Data shown
# # # # #
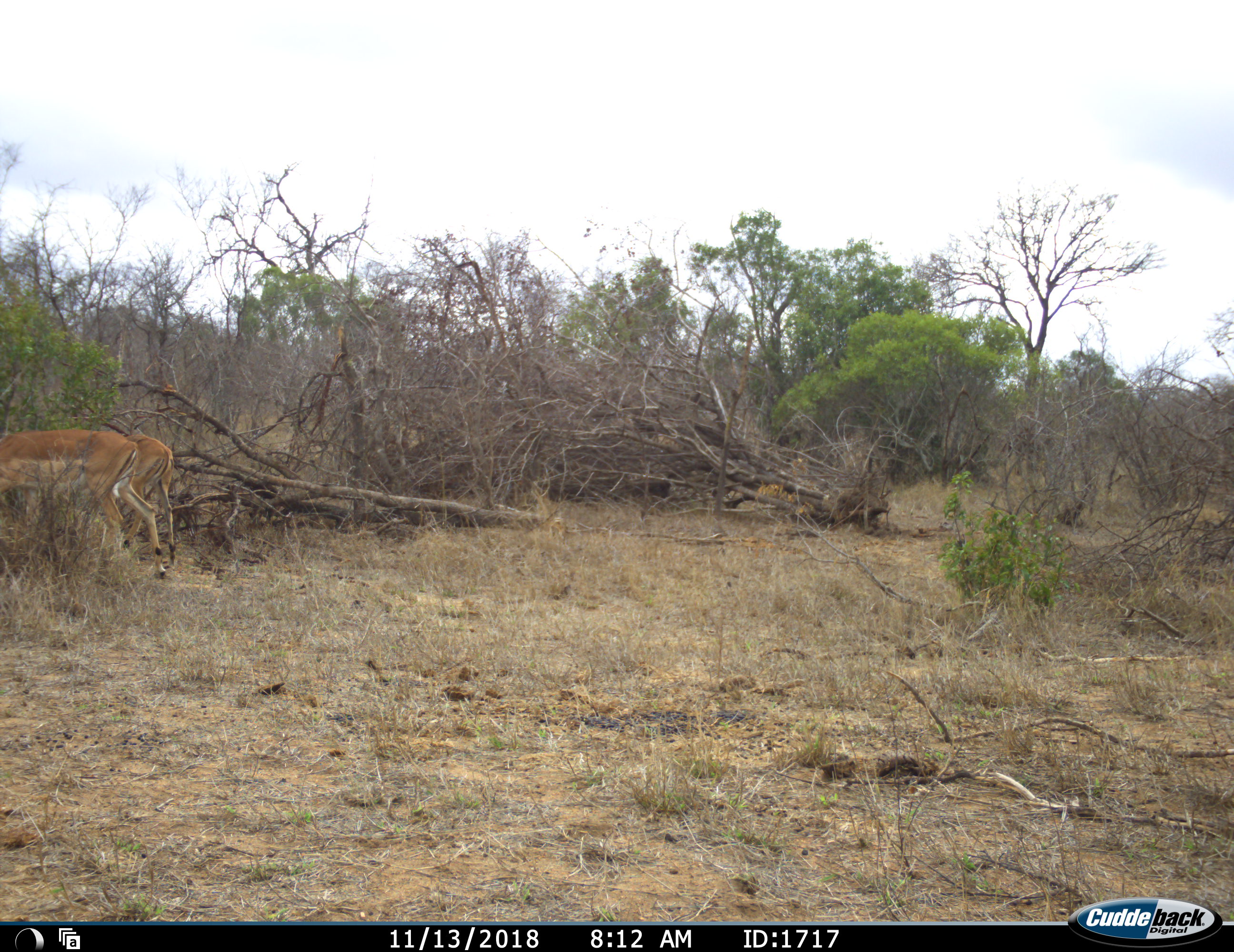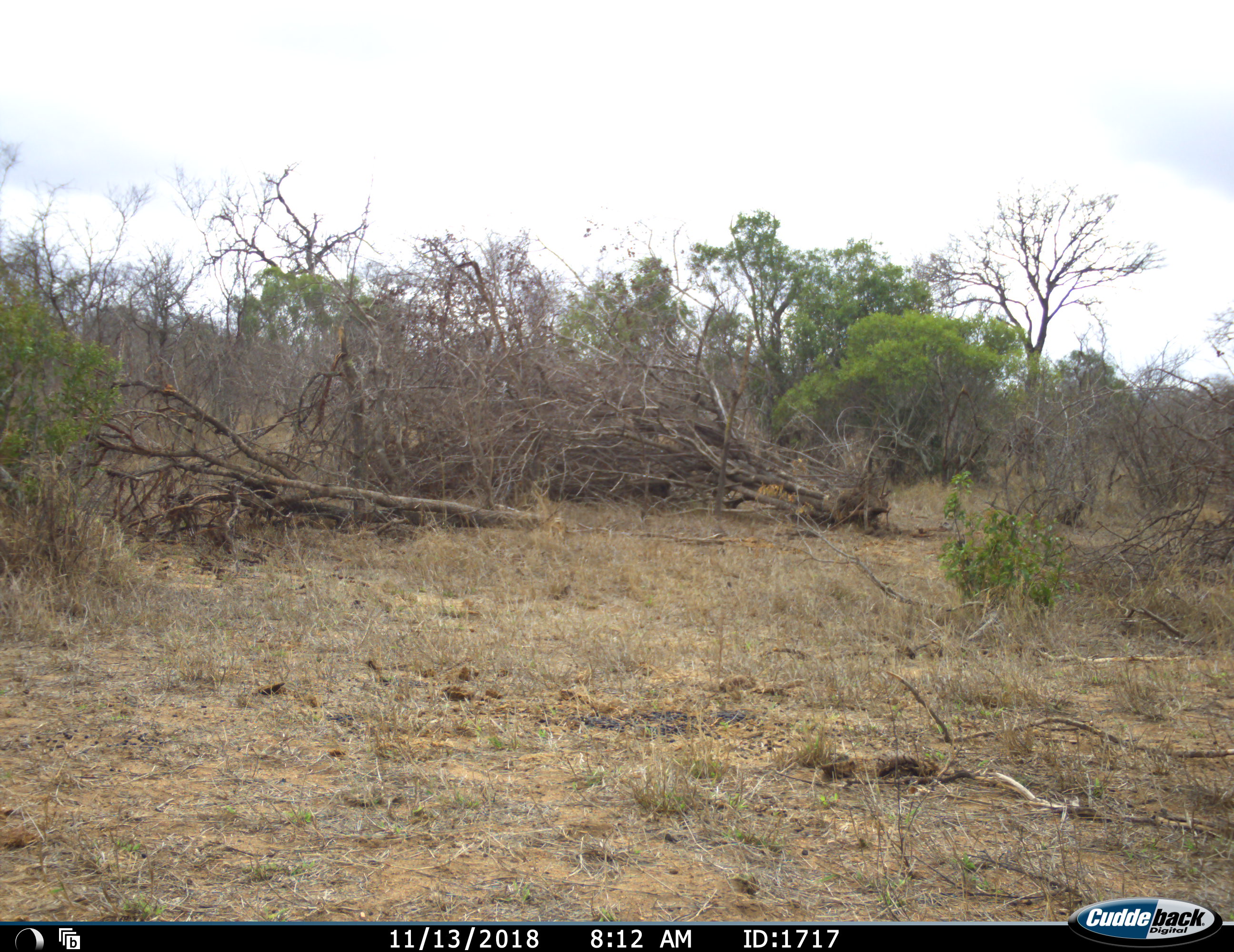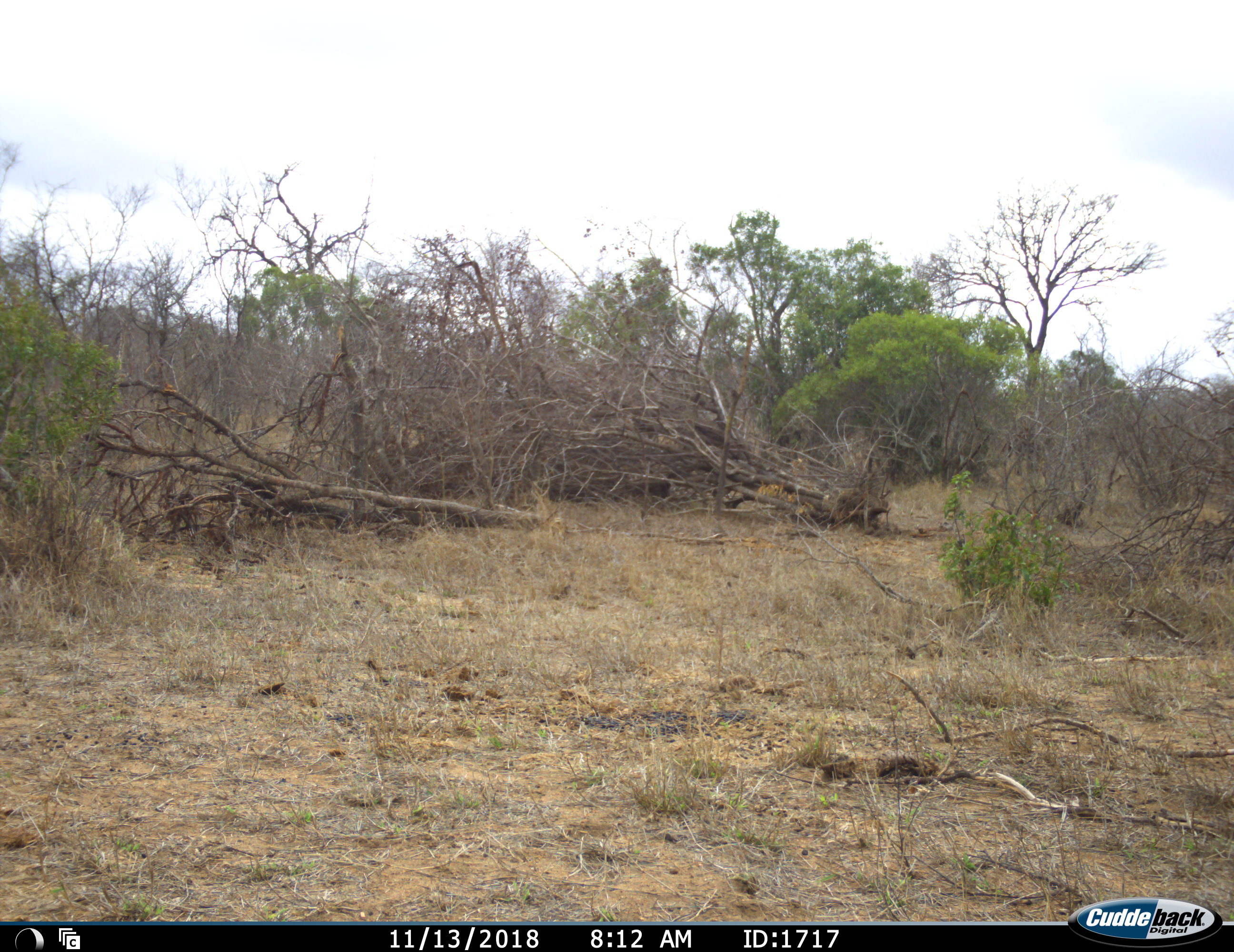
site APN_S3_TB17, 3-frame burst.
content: unidentified animal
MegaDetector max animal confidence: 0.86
# # # # #
Recreate the listing above word for word, dropping each picture it contains.

Result of this exercise
site APN_S3_TB17, 3-frame burst.
content: unidentified animal
MegaDetector max animal confidence: 0.86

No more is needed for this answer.